Verify the deployment¶
As the first step, verify all charms are in active status by monitoring the Juju model:
juju switch kubeflow
watch -n 1 "juju status"
Note
This may take up to some minutes, depending on the cluster’s node specifications.
For additional validation, Charmed Kubeflow-Spark User Acceptance Tests (UAT) can be run on top of this deployment to verify that the deployment was indeed successful and that Spark is enabled in the Kubeflow notebooks and pipelines.
To run the UAT on top of the deployment, first fetch the UAT tests from the charmed-kubeflow-uats repository:
git clone https://github.com/canonical/charmed-kubeflow-uats.git
cd charmed-kubeflow-uats
Now run the following command to run the UAT:
Note
Please make sure to use the correct Charmed Apache Spark Jupyterlab image for Apache Spark version of your choice. In the command below, the image for Apache Spark 3.5 is used. OCI image corresponding to other versions of Spark can be found here.
tox -e spark-remote -- \
--test-image ghcr.io/canonical/charmed-spark-jupyterlab:3.5-22.04_edge@sha256:72a6e89985e35e0920fb40c063b3287425760ebf823b129a87143d5ec0e99af7 \
--bundle ''
This will run the tests to verify that Spark is enabled in both Kubeflow Notebooks and Kubeflow Pipeline steps. The test takes around five minutes to complete and you should see some lines similar to the following lines at the end of the output, if the test was successful.

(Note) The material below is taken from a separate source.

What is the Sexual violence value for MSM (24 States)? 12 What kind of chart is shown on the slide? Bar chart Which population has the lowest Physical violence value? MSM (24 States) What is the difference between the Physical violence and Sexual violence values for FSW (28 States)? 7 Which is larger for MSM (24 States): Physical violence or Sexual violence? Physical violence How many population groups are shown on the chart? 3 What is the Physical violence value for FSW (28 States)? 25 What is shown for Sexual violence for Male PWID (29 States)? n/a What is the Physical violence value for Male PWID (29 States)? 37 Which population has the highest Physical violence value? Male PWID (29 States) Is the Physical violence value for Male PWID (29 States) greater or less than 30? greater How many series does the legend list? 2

spark-remote: OK (223.32=setup[0.07]+cmd[1.15,222.10] seconds)
congratulations :) (223.35 seconds)
Access CKF dashboard to run Spark jobs¶
Once you have Charmed Kubeflow deployment along with the Spark support by following the instructions above, you can now access the CKF dashboard through an IP address. See Access CKF dashboard for more details on how to access the CKF dashboard.
Using the Kubeflow dashboard, you can now create Kubeflow Notebooks and Kubeflow Pipelines and write code to run Spark jobs within them. See Run Spark jobs for the guide on how to run sample Spark jobs using Kubeflow Notebook and Kubeflow Pipeline.